Nancy Steele is placed in the position of a companion to Louisa Retford, a young heiress just out of school. Miss Steele’s being little equipped for such a position is of less interest to Mr. Palmer, who arranges the matter, than the removal of Miss Steele from Cleveland, where she has landed following an estrangement with her
sister. One is amused by Miss Steele’s outlandish dress, lack of manners and her assumption that Louisa’s suitors are actually her own! Louisa is tolerant of her companion’s poor judgment and vulgarity, firstly, because she is able to manage Nancy enough to get her own way in those things that are important to her; but also because Louisa herself has so little knowledge of the world, she is unaware of many of Nancy’s shortcomings. Louisa is a sympathetic character, initially because one would pity anyone placed in the charge of Nan Steele. Later on, as Miss Retford develops an interest in the people around her and forms relationships with them, she becomes a more interesting character in her own right.

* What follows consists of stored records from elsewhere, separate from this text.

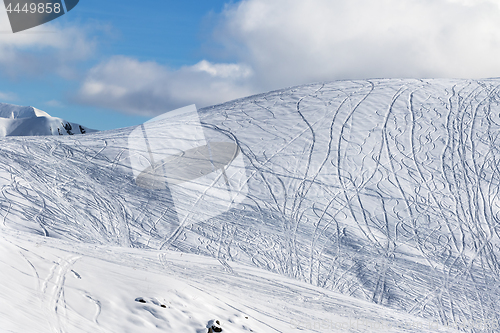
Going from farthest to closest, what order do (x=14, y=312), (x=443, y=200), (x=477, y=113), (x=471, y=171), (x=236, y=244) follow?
(x=477, y=113)
(x=471, y=171)
(x=443, y=200)
(x=236, y=244)
(x=14, y=312)

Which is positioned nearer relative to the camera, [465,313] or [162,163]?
[465,313]

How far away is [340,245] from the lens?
14328mm

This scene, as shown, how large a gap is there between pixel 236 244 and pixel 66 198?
5.76m

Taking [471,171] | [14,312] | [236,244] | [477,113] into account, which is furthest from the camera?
[477,113]

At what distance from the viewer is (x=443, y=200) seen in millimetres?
16484

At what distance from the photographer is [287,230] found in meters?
14.8

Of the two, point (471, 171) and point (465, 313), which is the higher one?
point (471, 171)

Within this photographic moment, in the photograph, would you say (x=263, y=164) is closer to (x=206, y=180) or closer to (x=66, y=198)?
(x=206, y=180)

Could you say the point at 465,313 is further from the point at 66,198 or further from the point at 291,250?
the point at 66,198

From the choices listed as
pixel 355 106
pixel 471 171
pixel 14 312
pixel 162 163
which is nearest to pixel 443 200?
pixel 471 171

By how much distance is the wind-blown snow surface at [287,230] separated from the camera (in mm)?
8078

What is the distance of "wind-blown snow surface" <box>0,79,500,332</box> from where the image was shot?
26.5ft

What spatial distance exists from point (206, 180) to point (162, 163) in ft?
7.01

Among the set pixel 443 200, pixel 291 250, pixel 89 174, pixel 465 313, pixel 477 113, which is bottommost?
pixel 465 313
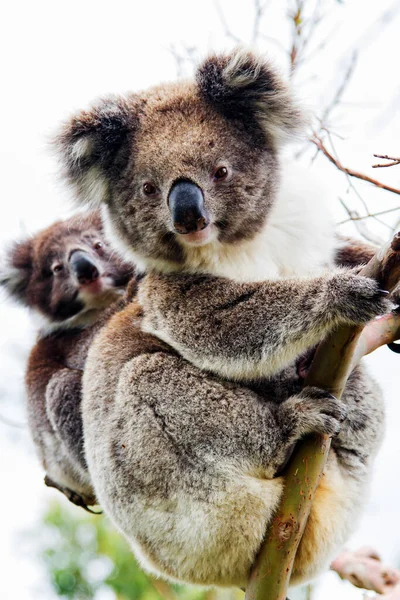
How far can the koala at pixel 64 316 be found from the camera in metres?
4.89

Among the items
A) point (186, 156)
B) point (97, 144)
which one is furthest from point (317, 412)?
point (97, 144)

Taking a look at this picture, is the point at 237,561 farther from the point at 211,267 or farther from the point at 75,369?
the point at 75,369

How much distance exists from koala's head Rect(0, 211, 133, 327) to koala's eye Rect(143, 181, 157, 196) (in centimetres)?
163

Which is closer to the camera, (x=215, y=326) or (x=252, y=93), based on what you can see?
(x=215, y=326)

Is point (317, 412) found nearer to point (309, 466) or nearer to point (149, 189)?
point (309, 466)

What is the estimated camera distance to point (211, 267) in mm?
3381

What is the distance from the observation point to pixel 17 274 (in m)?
5.74

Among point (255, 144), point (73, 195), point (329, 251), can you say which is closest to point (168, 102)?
point (255, 144)

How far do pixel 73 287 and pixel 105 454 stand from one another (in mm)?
2179

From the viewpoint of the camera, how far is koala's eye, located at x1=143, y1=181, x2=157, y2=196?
3381mm

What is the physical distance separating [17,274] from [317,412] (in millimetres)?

That Louisa will be beset with problems is inevitable, especially after Lucy Ferrars arrives on the scene. No one who has read Sense & Sensibility will be surprised that Lucy and Nancy’s relationship continues as full of arguments, jealousies, manipulations and competition as ever. However, there is little doubt that Gillespie will extricate poor Louisa from her difficulties before the end of the book. Indeed, after becoming involved with Louisa, the conclusion of her storyline is dissatisfyingly rushed. Gillespie spends more time bringing Nancy’s story to its conclusion and while Louisa has grown and evolved, Nan Steele manages, like her sister, not to get the comeuppance she so richly deserves. She remains ignorant, silly, oblivious and vain and, one imagines, continues to cause more troubles for others than she does for herself.
This book was a both entertaining and enjoyable. Jane Gillespie has written two other Austen inspired Regencies, which I have requested from my library and am looking forward to reading.
This is my 4th review for the Reading Challenge.
I’m happy to see that someone reviewed this book! I like Jane Gillespie’s writing, and her attention to minor characters. Her books are so hard to come by though. She actually wrote about 6-8 Austenesque novels and they are not all for P&P! I’ve read Aunt Celia which is about Emma and Teverton Hall which is about P&P, I just tracked down Deborah which I found on amazon and it is about Anne De Bourgh, haven’t gotten around to reading it yet though!
The book jacket only mentioned Ladysmeade and Treverton Hall, but it was obviously an early edition of the book! I will look for the others, too. Have you read Uninvited Guests?
I have heard of Uninvited Guests – it’s about NA, right? But I’ve never come across it. Sounds like one I would like to read though!